■ **Excerpt to read**:
>> begin

Since partial derivatives obey the same rules as single variable derivatives, and the derivative matrix and gradient are comprised of partial derivatives, many of the rules listed above have analogous results in multivariable calculus. We’ll now start to explore some differentiation results for multivariable functions.

Linearity of the derivative

As you may recall from single variable calculus, “the derivative of the sum is the sum of the derivatives.” That is, if we have differentiable functions $f(x)$ and $g(x)$ , we compute the derivative of the sum $f(x)+g(x)$ by taking the sum of the derivatives $f'(x)$ and $g'(x)$ . For example,

$\begin{align*} \frac{d}{dx}\left(\sin(x)+x^2\right) &= \frac{d}{dx}\left(\sin(x)\right) + \frac{d}{dx}\left(x^2\right)\\ &= \cos(x)+2x. \end{align*}$

An analogous result holds in multivariable calculus, for the derivative matrix.

Suppose $\vec {f}:X\subset \mathbb {R}^n\rightarrow \mathbb {R}^m$ and $\vec {g}:Y\subset \mathbb {R}^n\rightarrow \mathbb {R}^m$ are differentiable functions on subsets $X$ and $Y$ of $\mathbb {R}^n$ , respectively. Then $\vec {f}+\vec {g}$ is differentiable on $X\cap Y$ , and $D(\vec {f}+\vec {g})=D\vec {f}+D\vec {g}$ on $X\cap Y$ .

Proof

We will begin by showing that $D(\vec {f}+\vec {g}) = D\vec {f}+D\vec {g}$ on $X\cap Y$ . Since $X\cap Y$ is contained in the domains of both $\vec {f}$ and $\vec {g}$ , $D\vec {f}$ and $D\vec {g}$ both exist on $X\cap Y$ .

>> end

■ **Task list**:
**1)** From the passage on linearity of the derivative, extract the part that opens with the words containing "An analogous result" and closes with "exist on $X\cap Y$ .".
**2)** According to the passage on linearity of the derivative, on what set is $\vec{f}+\vec{g}$ differentiable?

■ **Information given**:

>> begin

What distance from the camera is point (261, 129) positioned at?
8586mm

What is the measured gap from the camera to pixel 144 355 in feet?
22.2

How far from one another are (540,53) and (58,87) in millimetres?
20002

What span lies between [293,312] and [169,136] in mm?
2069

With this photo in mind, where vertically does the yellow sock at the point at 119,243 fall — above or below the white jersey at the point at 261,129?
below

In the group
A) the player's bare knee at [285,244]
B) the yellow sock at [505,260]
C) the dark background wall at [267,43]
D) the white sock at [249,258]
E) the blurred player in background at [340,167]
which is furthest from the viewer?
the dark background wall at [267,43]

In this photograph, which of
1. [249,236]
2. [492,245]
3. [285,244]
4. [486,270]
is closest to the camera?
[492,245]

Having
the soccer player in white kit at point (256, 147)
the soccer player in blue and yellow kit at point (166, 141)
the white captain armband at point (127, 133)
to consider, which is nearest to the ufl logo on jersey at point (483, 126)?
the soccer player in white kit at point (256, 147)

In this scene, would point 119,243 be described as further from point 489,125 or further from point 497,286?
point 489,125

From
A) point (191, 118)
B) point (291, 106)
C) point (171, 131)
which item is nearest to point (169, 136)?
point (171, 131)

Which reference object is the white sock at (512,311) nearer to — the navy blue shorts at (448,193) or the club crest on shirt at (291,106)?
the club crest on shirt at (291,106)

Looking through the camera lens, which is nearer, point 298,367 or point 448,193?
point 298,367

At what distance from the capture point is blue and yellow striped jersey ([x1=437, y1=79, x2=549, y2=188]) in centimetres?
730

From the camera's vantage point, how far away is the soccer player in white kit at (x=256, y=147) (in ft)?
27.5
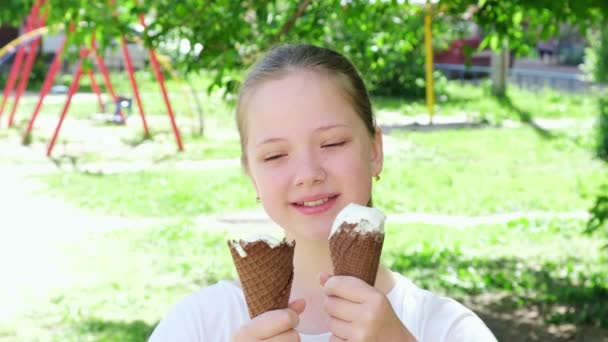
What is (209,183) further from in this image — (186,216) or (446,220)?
(446,220)

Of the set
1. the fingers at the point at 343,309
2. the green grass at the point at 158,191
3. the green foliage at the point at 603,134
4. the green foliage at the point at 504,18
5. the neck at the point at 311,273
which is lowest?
the green foliage at the point at 603,134

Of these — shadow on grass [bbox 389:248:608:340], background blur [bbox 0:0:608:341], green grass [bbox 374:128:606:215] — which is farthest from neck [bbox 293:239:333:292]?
green grass [bbox 374:128:606:215]

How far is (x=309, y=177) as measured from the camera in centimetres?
194

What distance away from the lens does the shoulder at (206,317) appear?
2.06 meters

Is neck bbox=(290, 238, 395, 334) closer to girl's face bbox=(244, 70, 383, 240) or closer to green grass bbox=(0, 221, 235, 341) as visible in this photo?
girl's face bbox=(244, 70, 383, 240)

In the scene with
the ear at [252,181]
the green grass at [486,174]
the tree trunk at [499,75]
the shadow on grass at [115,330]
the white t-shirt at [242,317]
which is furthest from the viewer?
the tree trunk at [499,75]

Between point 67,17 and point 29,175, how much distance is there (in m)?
5.57

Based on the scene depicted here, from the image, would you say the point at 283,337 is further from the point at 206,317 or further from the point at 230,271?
the point at 230,271

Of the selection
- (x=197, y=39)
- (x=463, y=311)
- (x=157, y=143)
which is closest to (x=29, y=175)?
(x=157, y=143)

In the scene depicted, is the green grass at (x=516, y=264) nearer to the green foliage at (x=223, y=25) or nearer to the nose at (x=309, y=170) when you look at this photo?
the green foliage at (x=223, y=25)

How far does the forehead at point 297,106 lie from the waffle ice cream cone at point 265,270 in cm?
34

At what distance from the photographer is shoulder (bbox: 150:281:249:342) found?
2.06m

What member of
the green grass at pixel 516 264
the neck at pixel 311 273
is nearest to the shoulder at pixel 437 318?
the neck at pixel 311 273

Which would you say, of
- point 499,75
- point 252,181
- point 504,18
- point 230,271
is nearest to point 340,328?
point 252,181
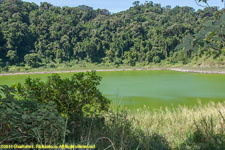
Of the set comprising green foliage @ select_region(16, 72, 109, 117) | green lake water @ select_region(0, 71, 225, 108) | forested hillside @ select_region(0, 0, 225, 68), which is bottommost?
green lake water @ select_region(0, 71, 225, 108)

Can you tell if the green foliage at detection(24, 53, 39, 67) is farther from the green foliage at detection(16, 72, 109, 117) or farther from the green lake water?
the green foliage at detection(16, 72, 109, 117)

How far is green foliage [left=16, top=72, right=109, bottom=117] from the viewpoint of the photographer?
9.77ft

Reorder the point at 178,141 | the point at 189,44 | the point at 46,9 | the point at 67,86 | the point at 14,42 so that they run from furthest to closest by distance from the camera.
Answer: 1. the point at 46,9
2. the point at 14,42
3. the point at 67,86
4. the point at 178,141
5. the point at 189,44

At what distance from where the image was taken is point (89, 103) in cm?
313

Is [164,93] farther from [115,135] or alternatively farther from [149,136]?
[115,135]

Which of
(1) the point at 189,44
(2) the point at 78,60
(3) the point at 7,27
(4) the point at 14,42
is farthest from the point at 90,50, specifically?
(1) the point at 189,44

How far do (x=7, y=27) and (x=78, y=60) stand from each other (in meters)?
16.1

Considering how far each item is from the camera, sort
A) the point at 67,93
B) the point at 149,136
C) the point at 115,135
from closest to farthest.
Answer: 1. the point at 115,135
2. the point at 149,136
3. the point at 67,93

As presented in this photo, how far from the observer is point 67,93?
9.81 feet

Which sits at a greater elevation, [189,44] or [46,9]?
[46,9]

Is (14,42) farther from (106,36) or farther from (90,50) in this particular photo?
(106,36)

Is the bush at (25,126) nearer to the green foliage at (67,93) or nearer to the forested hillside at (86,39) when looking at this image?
the green foliage at (67,93)

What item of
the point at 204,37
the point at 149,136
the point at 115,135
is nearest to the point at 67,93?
the point at 115,135

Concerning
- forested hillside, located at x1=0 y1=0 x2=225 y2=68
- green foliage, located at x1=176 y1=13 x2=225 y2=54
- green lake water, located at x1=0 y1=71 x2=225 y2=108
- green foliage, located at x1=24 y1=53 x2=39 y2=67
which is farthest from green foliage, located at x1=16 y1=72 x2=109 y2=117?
green foliage, located at x1=24 y1=53 x2=39 y2=67
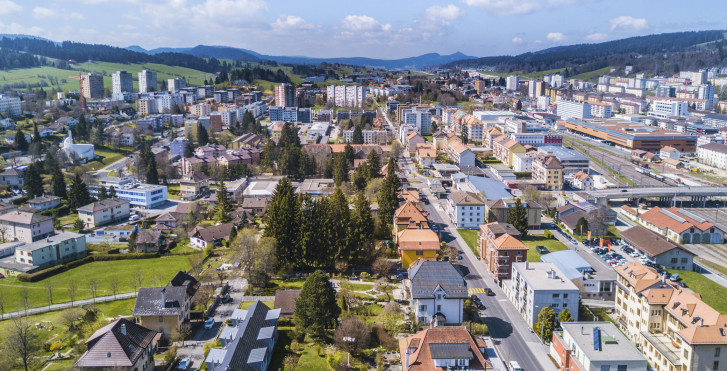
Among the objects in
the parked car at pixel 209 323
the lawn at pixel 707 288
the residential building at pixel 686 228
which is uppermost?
the residential building at pixel 686 228

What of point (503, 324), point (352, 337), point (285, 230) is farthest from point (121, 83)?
point (503, 324)

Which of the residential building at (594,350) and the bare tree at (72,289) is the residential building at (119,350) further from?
the residential building at (594,350)

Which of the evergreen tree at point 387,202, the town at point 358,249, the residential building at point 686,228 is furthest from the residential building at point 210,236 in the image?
the residential building at point 686,228

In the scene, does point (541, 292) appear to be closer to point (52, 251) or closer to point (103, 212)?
point (52, 251)

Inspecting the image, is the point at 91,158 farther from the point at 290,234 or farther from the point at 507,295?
the point at 507,295

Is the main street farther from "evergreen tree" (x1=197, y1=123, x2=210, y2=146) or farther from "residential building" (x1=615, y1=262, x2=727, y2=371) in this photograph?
"evergreen tree" (x1=197, y1=123, x2=210, y2=146)
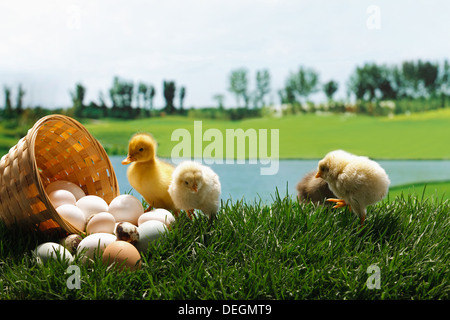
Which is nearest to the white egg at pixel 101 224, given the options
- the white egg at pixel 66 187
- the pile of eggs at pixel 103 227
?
Answer: the pile of eggs at pixel 103 227

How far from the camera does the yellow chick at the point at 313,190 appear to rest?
7.50 feet

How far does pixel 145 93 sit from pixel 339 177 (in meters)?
3.65

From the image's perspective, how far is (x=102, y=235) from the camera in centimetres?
187

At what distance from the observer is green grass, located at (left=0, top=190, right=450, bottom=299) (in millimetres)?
1647

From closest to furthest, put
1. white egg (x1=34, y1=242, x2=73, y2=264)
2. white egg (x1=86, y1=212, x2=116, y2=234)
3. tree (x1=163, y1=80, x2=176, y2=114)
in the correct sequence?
white egg (x1=34, y1=242, x2=73, y2=264), white egg (x1=86, y1=212, x2=116, y2=234), tree (x1=163, y1=80, x2=176, y2=114)

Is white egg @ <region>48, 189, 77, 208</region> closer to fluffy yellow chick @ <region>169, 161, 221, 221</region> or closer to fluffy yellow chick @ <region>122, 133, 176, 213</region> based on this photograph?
fluffy yellow chick @ <region>122, 133, 176, 213</region>

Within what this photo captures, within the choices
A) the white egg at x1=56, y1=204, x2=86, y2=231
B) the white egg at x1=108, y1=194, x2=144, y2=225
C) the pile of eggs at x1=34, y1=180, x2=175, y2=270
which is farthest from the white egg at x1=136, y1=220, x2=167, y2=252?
the white egg at x1=56, y1=204, x2=86, y2=231

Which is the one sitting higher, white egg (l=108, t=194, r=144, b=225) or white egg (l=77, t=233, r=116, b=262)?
white egg (l=108, t=194, r=144, b=225)

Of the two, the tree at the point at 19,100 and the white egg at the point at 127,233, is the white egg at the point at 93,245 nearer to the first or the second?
the white egg at the point at 127,233

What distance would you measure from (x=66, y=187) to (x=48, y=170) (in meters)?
0.22

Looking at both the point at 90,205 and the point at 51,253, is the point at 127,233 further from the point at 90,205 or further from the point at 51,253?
the point at 90,205

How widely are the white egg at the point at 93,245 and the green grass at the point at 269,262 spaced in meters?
0.06

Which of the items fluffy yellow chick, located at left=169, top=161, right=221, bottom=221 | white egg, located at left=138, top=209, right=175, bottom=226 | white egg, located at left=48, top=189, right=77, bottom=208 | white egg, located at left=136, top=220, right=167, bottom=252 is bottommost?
white egg, located at left=136, top=220, right=167, bottom=252

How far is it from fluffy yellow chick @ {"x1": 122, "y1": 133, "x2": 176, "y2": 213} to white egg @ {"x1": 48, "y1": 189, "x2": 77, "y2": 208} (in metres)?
0.31
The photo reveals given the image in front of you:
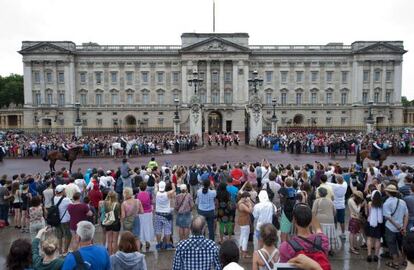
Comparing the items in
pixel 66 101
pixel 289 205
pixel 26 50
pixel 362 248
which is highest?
pixel 26 50

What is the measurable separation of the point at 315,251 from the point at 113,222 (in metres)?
5.65

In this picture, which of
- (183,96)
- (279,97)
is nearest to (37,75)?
(183,96)

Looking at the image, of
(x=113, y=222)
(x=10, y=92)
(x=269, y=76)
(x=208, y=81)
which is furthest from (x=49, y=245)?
(x=10, y=92)

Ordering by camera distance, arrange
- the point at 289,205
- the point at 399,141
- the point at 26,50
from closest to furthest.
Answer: the point at 289,205 < the point at 399,141 < the point at 26,50

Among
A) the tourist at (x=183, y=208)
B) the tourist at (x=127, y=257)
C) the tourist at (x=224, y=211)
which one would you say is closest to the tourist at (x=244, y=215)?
the tourist at (x=224, y=211)

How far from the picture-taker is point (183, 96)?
2958 inches

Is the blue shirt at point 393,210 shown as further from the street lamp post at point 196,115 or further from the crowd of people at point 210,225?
the street lamp post at point 196,115

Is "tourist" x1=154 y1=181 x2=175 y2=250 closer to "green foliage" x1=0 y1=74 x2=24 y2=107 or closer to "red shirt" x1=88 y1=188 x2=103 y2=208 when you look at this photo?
"red shirt" x1=88 y1=188 x2=103 y2=208

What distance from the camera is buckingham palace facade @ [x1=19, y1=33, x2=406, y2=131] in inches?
2899

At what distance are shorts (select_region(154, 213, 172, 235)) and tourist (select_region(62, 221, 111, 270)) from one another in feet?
15.6

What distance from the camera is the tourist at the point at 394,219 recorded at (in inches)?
333

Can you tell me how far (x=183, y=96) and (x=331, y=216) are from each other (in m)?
67.3

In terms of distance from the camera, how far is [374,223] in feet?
29.0

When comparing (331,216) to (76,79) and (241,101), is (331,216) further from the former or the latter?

>> end

■ **Task results**:
**1)**
An analogous result holds in multivariable calculus, for the derivative matrix.

Suppose $\vec {f}:X\subset \mathbb {R}^n\rightarrow \mathbb {R}^m$ and $\vec {g}:Y\subset \mathbb {R}^n\rightarrow \mathbb {R}^m$ are differentiable functions on subsets $X$ and $Y$ of $\mathbb {R}^n$ , respectively. Then $\vec {f}+\vec {g}$ is differentiable on $X\cap Y$ , and $D(\vec {f}+\vec {g})=D\vec {f}+D\vec {g}$ on $X\cap Y$ .

Proof

We will begin by showing that $D(\vec {f}+\vec {g}) = D\vec {f}+D\vec {g}$ on $X\cap Y$ . Since $X\cap Y$ is contained in the domains of both $\vec {f}$ and $\vec {g}$ , $D\vec {f}$ and $D\vec {g}$ both exist on $X\cap Y$ .

**2)** On $X\cap Y$.